What This Means for Your Infrastructure
If you’re running agent workloads in production, three numbers from this paper should change how you think about GPU allocation:
- 6x latency overhead from request-level scheduling. If your agent feels slow, the bottleneck might not be the model — it might be the scheduler throwing away cache between steps.
- 42% GPU memory utilization. You’re paying for 100% of your GPUs and using less than half. Workflow-aware scheduling pushes this to 71%.
- 1.64x task completion improvement without changing hardware or models. This is pure scheduling efficiency.

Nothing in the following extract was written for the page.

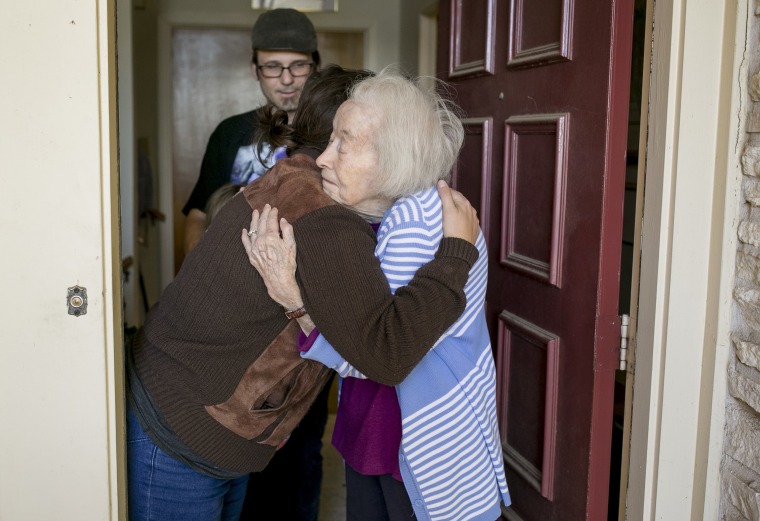 An elderly woman hugs a Meals on Wheels volunteer who delivered a Thanksgiving dinner in Austin, Texas.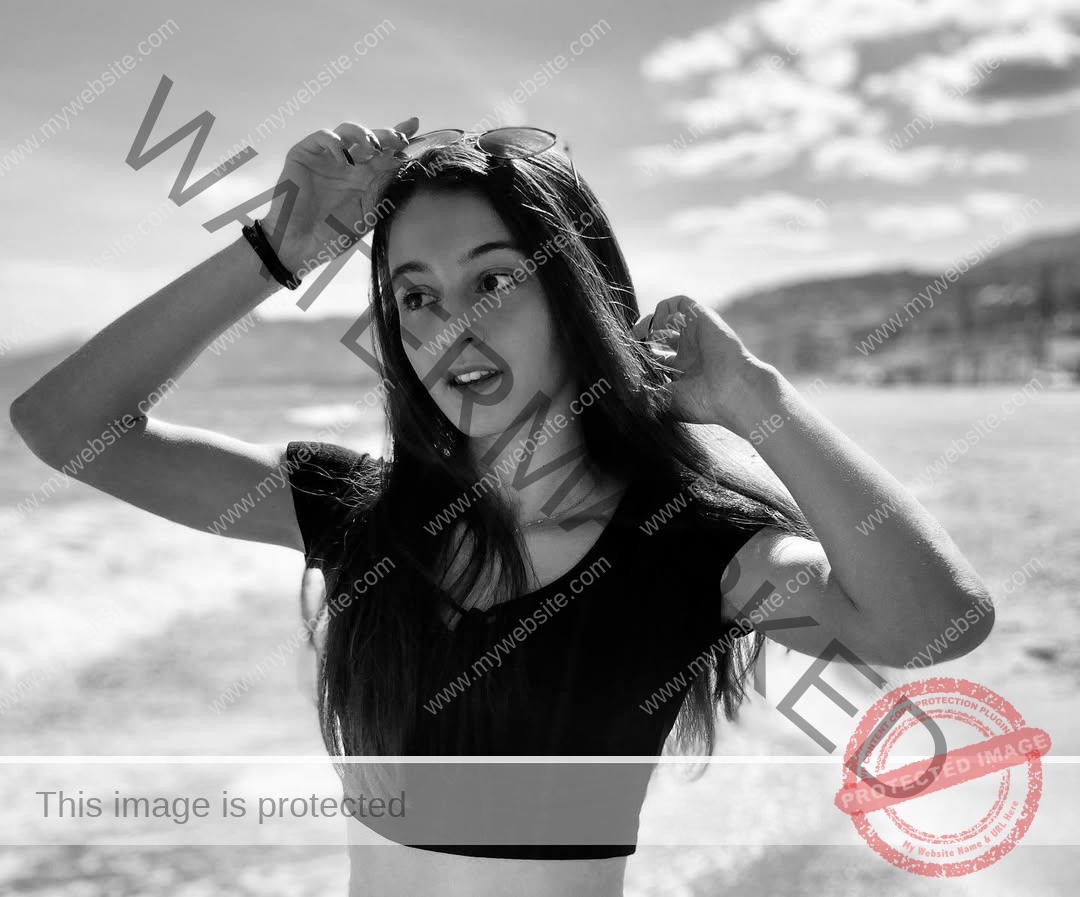 anabel-vitale-italy-anabelvitale-0384 Anabel Vitale, track and field star from Italy, stands on a beach in a black crop top, holding sunglasses. Waves and clouds behind.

The SAGA scheduler is not yet production-available as an open-source project, but the design patterns are implementable today. Start by enabling prefix caching in vLLM (APC mode), route agent sessions to the same GPU replica when possible, and measure your KV cache hit rates between agent steps. If you see what the paper describes — high regeneration rates and low memory utilization — the workflow-atomic scheduling pattern is worth implementing. Pair this with techniques from our speculative decoding for MoE inference for compounded gains.

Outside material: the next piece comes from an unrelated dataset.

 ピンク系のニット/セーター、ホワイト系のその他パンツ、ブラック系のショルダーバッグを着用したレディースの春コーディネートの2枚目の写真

The Kubernetes AI infrastructure landscape in 2026 is converging on DRA-based GPU scheduling and Kueue-based quota management. But these solve the infrastructure layer. SAGA operates at the workload layer — understanding that agent steps are not independent requests but stages of a single program. That’s the abstraction shift that matters.
References
- SAGA: Workflow-Atomic Scheduling for AI Agent Inference on GPU Clusters — Guo, Wu, Yiu. HPDC ’26, May 2026.
- vLLM Optimization and Tuning Documentation — vLLM Project, 2026.
- AI Inference Cost Economics in 2026: GPU FinOps Playbook — Spheron Network, 2026.
- Scalable Inference Architectures for Compound AI Systems — Production Deployment Study, April 2026.
- Kubernetes AI Infrastructure in 2026: GPU Scheduling & Production Realities — CloudOptimo, 2026.
- KV Cache Optimization: Memory Efficiency for Production LLMs — Introl, 2026.